WRITTEN TASK: Starting with the line that contains "From this viewpoint, is", set down each line through the end of the entries below, exactly and with nothing added.

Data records
________

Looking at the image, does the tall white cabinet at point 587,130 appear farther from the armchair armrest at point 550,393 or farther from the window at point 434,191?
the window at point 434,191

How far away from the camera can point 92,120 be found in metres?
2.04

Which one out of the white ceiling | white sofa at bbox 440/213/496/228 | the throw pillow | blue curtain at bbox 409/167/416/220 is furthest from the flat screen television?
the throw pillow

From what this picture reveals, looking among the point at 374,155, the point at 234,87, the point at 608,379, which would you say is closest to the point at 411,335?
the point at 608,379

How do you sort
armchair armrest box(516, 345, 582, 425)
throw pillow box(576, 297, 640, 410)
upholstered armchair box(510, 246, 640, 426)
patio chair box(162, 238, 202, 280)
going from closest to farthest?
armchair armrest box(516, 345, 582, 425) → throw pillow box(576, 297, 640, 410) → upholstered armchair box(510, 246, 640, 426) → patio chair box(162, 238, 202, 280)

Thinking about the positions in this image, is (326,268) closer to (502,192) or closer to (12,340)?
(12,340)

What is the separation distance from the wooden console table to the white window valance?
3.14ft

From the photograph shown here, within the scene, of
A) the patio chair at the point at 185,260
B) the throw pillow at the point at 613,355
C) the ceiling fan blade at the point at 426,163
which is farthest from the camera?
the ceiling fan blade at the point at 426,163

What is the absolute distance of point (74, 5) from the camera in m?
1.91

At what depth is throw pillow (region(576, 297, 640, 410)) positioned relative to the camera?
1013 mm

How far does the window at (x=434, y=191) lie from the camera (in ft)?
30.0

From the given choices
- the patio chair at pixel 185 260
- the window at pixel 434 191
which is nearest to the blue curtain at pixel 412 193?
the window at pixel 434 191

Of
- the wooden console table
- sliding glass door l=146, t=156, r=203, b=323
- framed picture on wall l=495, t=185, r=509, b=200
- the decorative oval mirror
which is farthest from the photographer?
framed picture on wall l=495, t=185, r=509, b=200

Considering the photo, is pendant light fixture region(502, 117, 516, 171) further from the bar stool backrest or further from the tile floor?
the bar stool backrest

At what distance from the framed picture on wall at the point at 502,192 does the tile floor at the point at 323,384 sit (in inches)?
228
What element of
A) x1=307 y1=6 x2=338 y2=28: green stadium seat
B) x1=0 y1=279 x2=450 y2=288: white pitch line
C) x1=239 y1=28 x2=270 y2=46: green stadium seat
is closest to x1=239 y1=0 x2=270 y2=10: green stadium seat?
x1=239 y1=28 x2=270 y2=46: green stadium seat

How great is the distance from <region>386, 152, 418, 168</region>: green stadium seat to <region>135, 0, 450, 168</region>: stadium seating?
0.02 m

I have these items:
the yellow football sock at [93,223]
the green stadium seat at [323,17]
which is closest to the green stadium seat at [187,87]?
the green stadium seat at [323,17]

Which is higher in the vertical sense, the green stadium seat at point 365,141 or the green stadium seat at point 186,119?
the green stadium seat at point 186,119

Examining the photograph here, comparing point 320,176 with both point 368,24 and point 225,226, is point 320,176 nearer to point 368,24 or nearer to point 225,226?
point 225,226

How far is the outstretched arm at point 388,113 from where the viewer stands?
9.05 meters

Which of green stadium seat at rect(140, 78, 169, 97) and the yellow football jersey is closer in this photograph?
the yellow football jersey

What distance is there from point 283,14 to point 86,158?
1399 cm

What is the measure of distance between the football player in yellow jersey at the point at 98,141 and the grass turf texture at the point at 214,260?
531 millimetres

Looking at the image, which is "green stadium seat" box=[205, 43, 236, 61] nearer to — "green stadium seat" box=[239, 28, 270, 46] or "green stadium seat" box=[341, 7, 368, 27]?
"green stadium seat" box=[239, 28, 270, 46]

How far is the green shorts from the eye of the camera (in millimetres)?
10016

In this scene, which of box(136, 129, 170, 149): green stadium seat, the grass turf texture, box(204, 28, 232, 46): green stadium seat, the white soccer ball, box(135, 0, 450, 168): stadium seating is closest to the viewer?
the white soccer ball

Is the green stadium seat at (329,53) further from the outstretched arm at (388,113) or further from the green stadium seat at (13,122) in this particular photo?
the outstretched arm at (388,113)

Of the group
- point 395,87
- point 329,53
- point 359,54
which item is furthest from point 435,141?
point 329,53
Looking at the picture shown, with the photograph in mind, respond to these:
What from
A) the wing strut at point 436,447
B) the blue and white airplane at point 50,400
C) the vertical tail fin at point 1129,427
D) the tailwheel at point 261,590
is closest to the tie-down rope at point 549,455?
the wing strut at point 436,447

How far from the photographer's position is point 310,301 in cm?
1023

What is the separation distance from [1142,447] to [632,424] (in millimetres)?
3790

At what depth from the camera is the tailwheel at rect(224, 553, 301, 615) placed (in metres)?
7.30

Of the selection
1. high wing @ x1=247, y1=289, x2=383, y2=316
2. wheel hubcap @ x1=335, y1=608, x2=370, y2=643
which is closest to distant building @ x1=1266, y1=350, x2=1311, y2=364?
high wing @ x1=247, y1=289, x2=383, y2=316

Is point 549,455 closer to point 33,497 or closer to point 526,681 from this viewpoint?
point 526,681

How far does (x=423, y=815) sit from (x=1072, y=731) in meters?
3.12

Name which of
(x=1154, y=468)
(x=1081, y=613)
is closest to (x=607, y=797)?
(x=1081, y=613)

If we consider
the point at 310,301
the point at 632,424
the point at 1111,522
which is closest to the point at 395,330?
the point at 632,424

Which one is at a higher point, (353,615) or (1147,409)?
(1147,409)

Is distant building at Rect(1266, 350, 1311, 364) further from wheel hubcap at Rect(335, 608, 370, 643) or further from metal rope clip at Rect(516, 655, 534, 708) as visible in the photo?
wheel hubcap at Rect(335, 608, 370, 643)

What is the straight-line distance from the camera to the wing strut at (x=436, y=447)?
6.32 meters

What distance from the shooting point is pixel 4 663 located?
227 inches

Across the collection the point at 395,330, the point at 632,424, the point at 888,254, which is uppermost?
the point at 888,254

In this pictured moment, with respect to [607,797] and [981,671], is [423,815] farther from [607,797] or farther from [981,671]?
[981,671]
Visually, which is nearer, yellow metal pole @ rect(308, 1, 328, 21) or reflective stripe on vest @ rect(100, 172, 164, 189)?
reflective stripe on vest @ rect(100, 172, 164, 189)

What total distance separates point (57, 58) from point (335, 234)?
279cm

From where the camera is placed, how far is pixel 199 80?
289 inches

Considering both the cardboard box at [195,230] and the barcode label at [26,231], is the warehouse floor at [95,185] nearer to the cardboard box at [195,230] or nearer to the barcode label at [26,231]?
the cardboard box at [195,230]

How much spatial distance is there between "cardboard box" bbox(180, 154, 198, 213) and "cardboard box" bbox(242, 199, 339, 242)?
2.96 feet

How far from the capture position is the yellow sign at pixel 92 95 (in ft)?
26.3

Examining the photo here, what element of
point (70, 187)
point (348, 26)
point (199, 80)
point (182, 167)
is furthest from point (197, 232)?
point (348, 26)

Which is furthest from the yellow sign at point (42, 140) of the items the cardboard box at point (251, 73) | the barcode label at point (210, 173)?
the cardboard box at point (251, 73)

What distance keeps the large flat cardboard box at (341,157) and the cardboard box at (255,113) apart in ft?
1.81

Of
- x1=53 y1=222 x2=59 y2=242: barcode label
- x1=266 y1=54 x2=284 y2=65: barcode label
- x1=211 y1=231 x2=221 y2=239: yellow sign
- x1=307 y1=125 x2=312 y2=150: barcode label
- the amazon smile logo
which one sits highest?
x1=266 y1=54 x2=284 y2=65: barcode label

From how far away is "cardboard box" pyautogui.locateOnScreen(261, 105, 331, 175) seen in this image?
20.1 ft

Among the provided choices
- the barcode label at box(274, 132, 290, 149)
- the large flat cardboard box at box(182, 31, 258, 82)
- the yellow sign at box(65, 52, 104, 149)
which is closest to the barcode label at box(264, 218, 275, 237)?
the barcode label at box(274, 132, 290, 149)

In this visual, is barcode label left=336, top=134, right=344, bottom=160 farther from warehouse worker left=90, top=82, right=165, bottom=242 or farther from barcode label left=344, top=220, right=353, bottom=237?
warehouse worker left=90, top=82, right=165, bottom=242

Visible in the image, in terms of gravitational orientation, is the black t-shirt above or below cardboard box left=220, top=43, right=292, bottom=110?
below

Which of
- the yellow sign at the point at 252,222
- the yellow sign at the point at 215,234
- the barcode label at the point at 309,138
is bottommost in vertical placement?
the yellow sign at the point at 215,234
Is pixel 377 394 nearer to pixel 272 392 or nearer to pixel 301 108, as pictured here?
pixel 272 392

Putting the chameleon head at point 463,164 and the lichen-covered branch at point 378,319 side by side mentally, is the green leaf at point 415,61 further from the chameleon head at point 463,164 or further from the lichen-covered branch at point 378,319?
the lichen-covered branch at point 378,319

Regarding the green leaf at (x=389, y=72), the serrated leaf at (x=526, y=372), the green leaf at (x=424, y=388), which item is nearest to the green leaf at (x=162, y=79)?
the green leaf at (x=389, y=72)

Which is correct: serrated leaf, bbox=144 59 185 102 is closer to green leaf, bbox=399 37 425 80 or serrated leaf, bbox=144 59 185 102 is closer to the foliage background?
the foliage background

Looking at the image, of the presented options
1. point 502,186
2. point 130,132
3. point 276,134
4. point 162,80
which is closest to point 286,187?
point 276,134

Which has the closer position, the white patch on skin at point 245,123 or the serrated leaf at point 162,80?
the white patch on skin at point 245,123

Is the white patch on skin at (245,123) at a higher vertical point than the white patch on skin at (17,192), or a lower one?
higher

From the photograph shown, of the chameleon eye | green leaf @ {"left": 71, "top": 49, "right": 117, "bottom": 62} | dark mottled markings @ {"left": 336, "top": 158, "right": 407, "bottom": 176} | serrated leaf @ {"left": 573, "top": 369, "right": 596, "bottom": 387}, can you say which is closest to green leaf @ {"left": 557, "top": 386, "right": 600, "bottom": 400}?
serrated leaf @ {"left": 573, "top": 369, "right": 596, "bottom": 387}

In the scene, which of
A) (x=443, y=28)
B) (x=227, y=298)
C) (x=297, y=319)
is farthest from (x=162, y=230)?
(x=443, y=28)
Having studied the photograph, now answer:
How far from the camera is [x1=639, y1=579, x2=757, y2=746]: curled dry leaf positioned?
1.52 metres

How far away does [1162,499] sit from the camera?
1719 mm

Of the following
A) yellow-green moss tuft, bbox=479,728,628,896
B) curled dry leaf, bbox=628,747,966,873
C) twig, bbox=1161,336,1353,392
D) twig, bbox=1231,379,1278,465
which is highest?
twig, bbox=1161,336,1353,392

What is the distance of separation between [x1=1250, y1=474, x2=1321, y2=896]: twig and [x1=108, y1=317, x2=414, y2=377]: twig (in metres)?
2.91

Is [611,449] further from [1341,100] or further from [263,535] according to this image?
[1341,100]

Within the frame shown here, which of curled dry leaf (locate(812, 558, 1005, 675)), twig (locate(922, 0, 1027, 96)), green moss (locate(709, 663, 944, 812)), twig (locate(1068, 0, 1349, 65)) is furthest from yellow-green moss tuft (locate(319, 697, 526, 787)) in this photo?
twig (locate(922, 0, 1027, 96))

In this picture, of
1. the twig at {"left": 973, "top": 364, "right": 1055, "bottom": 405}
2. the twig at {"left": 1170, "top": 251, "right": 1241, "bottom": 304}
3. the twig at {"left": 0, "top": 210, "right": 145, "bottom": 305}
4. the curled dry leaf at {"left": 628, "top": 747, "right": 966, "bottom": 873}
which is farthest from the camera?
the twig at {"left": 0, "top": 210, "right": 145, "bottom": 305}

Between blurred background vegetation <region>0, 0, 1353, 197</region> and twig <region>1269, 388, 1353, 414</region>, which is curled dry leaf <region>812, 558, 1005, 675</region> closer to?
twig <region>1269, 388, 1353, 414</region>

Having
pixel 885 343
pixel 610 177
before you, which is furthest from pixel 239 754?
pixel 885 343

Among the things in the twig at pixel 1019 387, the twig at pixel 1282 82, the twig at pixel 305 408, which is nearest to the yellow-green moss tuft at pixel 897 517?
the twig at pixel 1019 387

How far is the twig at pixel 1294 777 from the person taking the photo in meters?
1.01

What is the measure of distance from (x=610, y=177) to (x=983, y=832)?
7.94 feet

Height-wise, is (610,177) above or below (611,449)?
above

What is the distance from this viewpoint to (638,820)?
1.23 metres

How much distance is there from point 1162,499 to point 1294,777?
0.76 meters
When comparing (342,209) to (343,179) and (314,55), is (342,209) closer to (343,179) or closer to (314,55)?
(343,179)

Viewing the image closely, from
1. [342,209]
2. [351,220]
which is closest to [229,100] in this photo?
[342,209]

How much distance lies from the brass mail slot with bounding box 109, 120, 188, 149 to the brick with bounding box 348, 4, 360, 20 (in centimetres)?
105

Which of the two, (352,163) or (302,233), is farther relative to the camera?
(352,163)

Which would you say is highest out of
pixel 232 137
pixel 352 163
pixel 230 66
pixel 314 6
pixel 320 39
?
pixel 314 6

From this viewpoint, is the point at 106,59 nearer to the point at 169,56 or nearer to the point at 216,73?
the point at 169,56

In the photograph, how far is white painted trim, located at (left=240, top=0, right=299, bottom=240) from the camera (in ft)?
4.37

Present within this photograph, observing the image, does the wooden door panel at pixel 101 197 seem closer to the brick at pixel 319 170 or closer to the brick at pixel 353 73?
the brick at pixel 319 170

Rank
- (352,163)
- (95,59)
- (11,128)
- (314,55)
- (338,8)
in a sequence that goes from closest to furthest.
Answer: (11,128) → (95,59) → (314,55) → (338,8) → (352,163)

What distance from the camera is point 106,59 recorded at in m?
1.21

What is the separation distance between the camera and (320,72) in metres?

________

FULL ANSWER:
From this viewpoint, is the point at 106,59 nearer to the point at 169,56 or nearer to the point at 216,73?
the point at 169,56

In the photograph, how far is white painted trim, located at (left=240, top=0, right=299, bottom=240) from the camera (in ft)?
4.37

Present within this photograph, observing the image, does the wooden door panel at pixel 101 197 seem closer to the brick at pixel 319 170 or closer to the brick at pixel 353 73?
the brick at pixel 319 170

Rank
- (352,163)
- (95,59)
- (11,128)
- (314,55)
- (338,8)
in a sequence that goes from closest to furthest.
Answer: (11,128) → (95,59) → (314,55) → (338,8) → (352,163)

What distance from the camera is point 106,59 recorded at in m?
1.21

What is the separation distance between the camera and (320,72) in metres?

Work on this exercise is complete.